Estacionalidad muy marcada
Por último, los operadores también deben hacer frente a la dificultad que depende de tener un negocio tan marcado por la estacionalidad, que les obliga a mantener la flota durante todo el año, cuando las contrataciones suelen ser solo de cuatro meses. Una alternativa es realizar la «contratemporada» en países del hemisferio sur, como hace Avincis con Chile, pero esta posibilidad no resulta suficiente.

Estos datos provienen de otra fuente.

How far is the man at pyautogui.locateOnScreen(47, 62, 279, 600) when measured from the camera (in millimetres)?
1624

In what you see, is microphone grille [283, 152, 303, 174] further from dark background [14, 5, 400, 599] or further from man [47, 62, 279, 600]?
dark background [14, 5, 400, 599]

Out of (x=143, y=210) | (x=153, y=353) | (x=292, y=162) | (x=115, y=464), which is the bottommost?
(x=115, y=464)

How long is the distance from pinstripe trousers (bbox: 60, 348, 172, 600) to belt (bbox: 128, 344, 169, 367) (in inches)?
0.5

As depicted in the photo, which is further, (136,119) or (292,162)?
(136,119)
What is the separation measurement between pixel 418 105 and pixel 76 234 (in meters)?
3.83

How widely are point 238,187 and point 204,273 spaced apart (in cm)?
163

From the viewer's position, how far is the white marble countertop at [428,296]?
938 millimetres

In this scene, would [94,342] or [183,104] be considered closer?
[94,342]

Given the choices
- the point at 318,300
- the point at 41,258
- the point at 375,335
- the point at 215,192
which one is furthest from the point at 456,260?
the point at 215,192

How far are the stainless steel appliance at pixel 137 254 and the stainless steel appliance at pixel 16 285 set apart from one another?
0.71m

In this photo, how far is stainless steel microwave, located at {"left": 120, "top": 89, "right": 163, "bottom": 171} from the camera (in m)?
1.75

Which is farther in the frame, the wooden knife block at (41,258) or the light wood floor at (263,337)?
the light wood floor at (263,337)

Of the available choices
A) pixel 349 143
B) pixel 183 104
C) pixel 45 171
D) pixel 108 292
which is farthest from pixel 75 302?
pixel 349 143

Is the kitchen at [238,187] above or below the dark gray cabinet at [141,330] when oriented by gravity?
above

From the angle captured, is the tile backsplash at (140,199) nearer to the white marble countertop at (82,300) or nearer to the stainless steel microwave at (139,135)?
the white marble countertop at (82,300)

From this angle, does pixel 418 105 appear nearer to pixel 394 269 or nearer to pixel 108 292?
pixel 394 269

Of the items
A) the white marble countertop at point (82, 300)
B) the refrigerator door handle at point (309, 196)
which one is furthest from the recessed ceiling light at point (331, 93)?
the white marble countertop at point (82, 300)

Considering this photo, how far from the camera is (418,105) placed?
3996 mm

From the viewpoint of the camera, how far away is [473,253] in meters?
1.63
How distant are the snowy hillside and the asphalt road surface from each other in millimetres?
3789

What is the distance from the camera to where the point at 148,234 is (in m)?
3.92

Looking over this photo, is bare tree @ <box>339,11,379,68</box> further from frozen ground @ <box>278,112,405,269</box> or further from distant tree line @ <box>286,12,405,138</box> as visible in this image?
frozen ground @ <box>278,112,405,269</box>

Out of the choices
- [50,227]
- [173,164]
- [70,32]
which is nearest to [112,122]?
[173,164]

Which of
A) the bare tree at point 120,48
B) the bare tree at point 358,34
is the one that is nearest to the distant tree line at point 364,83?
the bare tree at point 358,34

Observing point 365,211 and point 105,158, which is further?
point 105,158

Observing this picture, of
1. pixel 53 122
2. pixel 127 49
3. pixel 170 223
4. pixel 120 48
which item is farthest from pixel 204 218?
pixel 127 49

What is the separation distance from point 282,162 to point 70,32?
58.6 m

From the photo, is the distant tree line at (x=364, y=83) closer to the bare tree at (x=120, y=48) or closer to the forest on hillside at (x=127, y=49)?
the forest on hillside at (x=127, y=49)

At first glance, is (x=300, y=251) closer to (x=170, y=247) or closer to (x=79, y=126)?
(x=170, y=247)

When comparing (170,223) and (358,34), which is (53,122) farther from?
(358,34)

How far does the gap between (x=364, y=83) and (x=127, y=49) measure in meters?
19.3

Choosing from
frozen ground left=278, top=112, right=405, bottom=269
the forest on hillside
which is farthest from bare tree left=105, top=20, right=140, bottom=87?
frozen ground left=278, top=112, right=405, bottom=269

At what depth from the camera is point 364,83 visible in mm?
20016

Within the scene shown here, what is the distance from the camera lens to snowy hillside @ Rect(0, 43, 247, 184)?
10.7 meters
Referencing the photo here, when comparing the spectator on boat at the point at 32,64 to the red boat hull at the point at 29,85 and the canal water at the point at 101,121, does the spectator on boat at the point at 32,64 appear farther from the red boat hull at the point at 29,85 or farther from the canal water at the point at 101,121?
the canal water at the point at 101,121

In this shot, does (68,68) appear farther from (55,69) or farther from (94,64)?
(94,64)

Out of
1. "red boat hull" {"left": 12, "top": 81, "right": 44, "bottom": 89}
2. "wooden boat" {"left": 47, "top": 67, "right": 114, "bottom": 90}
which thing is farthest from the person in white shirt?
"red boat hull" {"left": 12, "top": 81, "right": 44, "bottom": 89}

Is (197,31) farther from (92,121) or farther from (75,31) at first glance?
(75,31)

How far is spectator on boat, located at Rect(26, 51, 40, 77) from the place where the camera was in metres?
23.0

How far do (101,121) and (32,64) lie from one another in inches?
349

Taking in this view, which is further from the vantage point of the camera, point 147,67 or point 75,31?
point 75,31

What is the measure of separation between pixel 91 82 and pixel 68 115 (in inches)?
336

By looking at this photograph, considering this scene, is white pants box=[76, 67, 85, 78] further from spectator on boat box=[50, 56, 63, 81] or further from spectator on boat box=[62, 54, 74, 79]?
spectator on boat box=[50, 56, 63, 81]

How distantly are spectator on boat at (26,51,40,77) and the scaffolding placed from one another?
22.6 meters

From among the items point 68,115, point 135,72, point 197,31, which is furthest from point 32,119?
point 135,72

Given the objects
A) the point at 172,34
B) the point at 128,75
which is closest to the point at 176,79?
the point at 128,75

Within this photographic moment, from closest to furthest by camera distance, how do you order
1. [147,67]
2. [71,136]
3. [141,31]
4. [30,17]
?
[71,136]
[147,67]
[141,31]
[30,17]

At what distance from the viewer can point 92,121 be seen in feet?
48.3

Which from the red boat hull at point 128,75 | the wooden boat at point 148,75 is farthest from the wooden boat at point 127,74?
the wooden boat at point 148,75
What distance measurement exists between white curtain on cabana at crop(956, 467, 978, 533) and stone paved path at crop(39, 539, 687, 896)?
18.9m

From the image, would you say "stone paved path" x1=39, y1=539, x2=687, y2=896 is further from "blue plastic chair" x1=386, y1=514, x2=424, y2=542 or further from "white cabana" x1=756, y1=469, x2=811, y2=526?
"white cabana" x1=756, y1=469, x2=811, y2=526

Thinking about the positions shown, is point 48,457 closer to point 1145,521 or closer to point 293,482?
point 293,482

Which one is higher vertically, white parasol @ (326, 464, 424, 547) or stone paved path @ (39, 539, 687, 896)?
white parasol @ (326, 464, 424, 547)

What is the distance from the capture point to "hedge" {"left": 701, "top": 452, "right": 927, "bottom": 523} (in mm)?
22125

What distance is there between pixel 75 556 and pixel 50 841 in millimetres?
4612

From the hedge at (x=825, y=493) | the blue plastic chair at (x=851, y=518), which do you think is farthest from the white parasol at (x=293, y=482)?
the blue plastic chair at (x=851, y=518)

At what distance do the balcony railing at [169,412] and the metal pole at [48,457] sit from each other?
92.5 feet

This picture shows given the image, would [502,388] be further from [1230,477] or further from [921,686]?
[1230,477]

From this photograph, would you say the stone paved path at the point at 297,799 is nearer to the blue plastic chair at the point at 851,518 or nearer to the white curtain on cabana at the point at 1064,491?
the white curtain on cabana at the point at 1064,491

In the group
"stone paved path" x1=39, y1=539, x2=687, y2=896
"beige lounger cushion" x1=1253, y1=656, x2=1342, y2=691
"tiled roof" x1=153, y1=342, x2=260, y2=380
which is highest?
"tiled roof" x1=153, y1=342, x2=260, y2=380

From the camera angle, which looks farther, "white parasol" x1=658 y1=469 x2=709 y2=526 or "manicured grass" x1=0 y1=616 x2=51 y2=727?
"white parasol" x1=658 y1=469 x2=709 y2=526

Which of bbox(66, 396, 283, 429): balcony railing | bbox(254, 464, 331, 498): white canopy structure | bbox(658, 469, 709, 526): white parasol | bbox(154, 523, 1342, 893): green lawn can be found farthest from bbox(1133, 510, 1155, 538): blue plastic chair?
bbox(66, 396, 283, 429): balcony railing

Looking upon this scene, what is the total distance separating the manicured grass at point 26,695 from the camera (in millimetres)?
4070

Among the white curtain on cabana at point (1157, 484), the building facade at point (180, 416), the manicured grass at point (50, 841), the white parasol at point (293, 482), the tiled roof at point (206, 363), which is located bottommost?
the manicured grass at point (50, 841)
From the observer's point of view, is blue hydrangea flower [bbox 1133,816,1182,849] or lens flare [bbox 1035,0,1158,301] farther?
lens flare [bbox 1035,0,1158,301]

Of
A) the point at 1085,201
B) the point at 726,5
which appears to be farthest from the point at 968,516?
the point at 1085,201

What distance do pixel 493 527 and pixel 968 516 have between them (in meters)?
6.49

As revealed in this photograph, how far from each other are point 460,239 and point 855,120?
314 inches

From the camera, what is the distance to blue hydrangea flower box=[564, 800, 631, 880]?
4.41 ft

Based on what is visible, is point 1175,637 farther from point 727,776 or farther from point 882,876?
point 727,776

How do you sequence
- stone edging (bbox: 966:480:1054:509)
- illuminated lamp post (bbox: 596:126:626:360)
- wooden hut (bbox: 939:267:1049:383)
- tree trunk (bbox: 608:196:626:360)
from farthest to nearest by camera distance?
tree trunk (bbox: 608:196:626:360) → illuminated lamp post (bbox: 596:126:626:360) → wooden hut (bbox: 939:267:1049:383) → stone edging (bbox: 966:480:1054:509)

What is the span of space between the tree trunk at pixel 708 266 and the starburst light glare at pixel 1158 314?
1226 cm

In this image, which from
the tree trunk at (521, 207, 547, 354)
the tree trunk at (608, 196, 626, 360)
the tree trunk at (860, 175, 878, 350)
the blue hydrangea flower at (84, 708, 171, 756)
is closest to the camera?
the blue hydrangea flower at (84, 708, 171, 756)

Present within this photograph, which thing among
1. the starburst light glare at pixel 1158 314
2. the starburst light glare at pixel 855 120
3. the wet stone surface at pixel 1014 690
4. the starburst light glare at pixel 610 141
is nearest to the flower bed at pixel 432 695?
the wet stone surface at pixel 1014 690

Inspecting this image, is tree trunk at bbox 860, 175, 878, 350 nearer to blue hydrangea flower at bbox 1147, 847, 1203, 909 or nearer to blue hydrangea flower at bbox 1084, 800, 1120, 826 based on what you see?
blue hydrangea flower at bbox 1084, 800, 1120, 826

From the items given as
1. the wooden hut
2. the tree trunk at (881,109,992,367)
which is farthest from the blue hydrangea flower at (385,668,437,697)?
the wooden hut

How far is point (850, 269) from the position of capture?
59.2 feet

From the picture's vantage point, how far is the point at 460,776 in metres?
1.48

La compañía tampoco se ha salvado de algunas polémicas, como la que estalló hace unos meses cuando el nuevo adjudicatario de la operación de los aviones de Salvamento Marítimo acusó a la firma de retrasar la entrega de uno de los aparatos. La empresa tuvo que salir al paso para explicar que el retraso se debió a que Salvamento Marítimo le había pedido que realizara la revisión de la aeronave y además faltaban unos repuestos por llegar.

Varios helicópteros en la base de Avincis en Mutxamel. / Alex Domínguez
Avincis también tiene un departamento de innovación, en el que trabaja en varios ámbitos, como la utilización de drones para la recopilación de datos. Entre sus programas más destacados está el desarrollo de un sistema que, mediante la utilización de inteligencia artificial, permita predecir la evolución de un incendio –hacia donde se dirige, con qué velocidad, por dónde atacarlo– sopesando toda la información disponible, desde la humedad de la zona hasta la carga calorífica.
El origen de Avincis se remonta al año 1965, cuando se fundó Helicsa Helicópteros, que en 2003 se fusionó con Helisureste para crear Inaer, entonces presidida por el empresario alicantino Luis Miñano. Un año más tarde la compañía inició su expansión internacional, con su entrada en Portugal, y en 2005 el fondo Investindustrial tomó una participación mayoritaria, que aceleró este crecimiento.
Investindustrial vendió luego el 49% de la firma a KKR y ambos se desprendieron de su participación en 2014 por la multinacional británica Babcock, que nueve años después, en 2023, decidió desinvertir. Fue entonces cuando la compró Ancala Partners, que decidió situar su sede en Portugal, aunque Mutxamel mantiene la principal operativa.